Children · Family · Insight · Parents

Maybe I’m Not Good Enough to be a Parent

My oldest inches tentatively out of her room.
I’m resting in bed after bedtime and writing some thoughts on my phone.
I look up.
“I need a drink of water,” she says.
“Go, take one,” I respond.

She peeks over my shoulder.
“What are you writing, Mommy?”
“I’m just writing something. Go back to bed.”
It’s been a long day.

Thankfully, she’s an obedient one.
“Good night, Mommy.”
“Good night, sweetie. I love you.”

As she walks away, it hits me.
She didn’t ask me what I’m doing.
She knows what I’m doing.
She knows that I’m writing.
She has only started learning to read so she couldn’t actually read it.
But soon she will.

My babies are growing up. They are entering a stage where their personalities will be developing into the people they will be for the rest of their lives. They are watching, listening, and soon they will be reading, soaking in every word, interaction and experience to try and make sense of the world that they live in.

I don’t feel prepared for this.
It’s one thing to raise toddlers, who basically need food, sleep, and a generous dose of love.
But now it’s getting more complex. 

Now they are beginning to learn new skills, to ask deeper questions about life, and to process greater amounts of information from the world around them.

And it will be up to me to raise them to be successful, happy, and G-d fearing human beings in this turbulent and confusing world. 

G-d help me. 

I’m still in my twenties. 
Granted, almost done but even so. 
I’ve hardly even figured out my own place in the world. 
And we all know how much those first two decades of our lives affect the way we turn out.

It’s no wonder so many people in our society don’t consider themselves adequate to raise children. 
Maybe the wonder is why more of us don’t feel the same.

The truth is, most of us probably do ask ourselves sometimes. What was I thinking just having children like this? How am I supposed to know what to do?

On other days, it may go a step further, and we say to ourselves, I just can’t do this. I don’t have the strength. I don’t know what to do. I’m not good enough.

We know we should teach our children to be respectful, kind, and confident.
But what if we aren’t always respectful ourselves? What if sometimes we are selfish, and doubt ourselves? 

What if, in so many other ways, we are just not up to role modeling what we want our children to be?

How can we teach our children to be something that we aren’t ourselves?

I contemplate this thought as I write it.

I think I have found my answer.

Of course, we cannot teach our children to be something that we aren’t ourselves. 

But nor do we have to. 

We were not created to be angels. 

We are only human beings: flawed, unreliable, and complicated beings. We have good sides to our character and not such good ones. We must struggle to resist our selfish urges and live more altruistically. But we aren’t expected to always succeed. 
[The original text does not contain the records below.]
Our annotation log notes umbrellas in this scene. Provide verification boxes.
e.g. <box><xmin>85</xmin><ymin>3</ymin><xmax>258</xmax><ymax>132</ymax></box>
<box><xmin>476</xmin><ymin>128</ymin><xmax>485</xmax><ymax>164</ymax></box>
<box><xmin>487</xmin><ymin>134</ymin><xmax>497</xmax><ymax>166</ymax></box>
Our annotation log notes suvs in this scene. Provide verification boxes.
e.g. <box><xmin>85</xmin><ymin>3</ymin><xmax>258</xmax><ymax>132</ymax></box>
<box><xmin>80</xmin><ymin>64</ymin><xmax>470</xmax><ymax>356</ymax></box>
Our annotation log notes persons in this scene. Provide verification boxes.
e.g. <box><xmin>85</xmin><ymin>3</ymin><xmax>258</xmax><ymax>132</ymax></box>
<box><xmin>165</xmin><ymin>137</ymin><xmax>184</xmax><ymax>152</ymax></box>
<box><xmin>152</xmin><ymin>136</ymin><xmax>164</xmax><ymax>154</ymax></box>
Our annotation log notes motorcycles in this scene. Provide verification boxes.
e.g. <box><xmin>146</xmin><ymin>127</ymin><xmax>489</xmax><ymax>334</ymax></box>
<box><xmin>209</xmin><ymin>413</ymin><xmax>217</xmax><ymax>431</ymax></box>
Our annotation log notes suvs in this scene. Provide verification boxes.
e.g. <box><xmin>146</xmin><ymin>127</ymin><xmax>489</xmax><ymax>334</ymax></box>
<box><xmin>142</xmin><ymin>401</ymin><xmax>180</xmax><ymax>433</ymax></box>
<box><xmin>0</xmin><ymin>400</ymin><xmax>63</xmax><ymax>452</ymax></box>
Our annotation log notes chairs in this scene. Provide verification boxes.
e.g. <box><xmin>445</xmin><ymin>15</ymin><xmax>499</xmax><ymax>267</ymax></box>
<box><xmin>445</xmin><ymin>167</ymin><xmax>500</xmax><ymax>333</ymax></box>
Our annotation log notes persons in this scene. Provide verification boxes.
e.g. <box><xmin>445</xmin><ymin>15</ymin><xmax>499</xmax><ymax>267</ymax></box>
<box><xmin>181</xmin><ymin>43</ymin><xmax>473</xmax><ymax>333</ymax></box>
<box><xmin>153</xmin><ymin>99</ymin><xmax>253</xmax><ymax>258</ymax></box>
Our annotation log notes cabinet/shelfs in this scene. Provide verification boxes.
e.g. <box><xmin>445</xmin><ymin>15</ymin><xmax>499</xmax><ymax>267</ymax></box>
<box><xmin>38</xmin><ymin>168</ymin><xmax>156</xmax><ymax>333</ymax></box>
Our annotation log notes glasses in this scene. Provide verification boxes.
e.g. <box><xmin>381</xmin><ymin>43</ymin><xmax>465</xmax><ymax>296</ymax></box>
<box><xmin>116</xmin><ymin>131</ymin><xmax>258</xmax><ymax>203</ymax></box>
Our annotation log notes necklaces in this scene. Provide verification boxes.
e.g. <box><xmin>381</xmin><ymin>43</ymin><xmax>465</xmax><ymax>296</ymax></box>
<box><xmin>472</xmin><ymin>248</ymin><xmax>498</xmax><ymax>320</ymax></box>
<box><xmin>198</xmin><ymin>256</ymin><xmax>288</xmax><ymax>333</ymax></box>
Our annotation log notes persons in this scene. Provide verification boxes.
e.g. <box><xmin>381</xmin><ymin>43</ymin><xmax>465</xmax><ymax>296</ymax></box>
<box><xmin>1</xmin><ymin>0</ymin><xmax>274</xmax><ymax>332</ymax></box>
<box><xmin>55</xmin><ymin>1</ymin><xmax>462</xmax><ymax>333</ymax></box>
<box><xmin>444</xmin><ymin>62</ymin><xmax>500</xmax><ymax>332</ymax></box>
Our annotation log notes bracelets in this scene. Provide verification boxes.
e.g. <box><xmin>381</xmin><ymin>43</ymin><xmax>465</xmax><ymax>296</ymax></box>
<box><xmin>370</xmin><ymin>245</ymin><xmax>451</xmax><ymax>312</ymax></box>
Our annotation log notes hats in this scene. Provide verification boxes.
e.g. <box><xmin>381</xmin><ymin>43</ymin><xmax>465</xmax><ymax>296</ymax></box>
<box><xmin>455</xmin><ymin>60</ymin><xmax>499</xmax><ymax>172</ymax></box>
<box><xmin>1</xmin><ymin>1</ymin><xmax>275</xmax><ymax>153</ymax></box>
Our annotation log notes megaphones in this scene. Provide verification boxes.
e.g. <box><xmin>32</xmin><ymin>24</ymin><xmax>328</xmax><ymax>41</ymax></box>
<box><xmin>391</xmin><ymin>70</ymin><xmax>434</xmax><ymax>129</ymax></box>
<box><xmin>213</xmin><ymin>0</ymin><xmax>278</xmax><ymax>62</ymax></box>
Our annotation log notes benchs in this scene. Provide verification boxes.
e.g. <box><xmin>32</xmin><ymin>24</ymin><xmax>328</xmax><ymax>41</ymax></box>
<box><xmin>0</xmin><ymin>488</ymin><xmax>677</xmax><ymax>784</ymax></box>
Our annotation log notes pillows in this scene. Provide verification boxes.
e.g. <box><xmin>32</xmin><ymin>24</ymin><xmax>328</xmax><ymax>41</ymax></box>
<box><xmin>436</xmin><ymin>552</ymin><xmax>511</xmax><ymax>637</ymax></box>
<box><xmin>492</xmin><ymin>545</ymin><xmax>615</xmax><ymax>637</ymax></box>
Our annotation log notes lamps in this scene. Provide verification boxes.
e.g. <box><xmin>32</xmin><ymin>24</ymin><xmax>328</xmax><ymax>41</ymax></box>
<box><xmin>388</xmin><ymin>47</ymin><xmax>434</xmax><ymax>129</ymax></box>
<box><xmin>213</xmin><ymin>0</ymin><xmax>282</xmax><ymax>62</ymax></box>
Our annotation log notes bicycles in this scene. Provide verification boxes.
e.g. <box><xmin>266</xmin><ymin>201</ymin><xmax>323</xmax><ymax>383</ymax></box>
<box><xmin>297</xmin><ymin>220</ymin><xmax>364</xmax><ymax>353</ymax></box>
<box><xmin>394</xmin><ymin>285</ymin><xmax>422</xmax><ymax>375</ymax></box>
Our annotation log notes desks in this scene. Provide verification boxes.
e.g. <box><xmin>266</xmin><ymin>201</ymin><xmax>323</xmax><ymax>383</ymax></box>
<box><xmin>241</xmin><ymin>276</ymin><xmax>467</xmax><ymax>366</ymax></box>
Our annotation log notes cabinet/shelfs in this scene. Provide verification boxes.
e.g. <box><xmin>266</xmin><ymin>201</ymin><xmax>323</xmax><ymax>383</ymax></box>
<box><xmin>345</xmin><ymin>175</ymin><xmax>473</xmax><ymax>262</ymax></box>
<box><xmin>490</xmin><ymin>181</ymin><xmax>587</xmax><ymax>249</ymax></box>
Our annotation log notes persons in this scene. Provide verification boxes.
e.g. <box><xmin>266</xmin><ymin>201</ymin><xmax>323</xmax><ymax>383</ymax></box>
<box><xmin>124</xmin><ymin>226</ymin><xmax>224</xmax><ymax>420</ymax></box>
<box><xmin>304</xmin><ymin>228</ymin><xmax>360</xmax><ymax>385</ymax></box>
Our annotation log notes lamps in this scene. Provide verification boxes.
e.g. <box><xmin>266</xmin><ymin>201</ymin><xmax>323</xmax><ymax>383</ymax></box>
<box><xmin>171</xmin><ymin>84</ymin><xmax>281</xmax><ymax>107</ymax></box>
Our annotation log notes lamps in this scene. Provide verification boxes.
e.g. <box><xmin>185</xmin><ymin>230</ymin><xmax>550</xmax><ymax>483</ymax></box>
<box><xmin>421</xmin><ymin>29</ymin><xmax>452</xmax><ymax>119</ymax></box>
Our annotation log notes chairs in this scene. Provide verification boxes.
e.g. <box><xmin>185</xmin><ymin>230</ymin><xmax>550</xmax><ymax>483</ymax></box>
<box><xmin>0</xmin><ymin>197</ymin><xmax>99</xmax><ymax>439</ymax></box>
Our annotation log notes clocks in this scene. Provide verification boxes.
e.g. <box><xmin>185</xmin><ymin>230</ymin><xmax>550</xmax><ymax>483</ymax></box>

In fact, we are expected to fail.
And again, and again.
The only requirement is that we get up and keep trying.

Our children are just the same. And that is perfectly okay. 

We are okay the way we are. We are worthy of the life we are given each day, and our children are worthy of theirs, no matter how imperfectly we behave, and if we aren’t the best role models all the time.

We are not expected to know everything, or even to fulfill everything we know to be right. 

Our job is only to keep trying, learning and to do the best that we can. 

It’s all part of the greater plan.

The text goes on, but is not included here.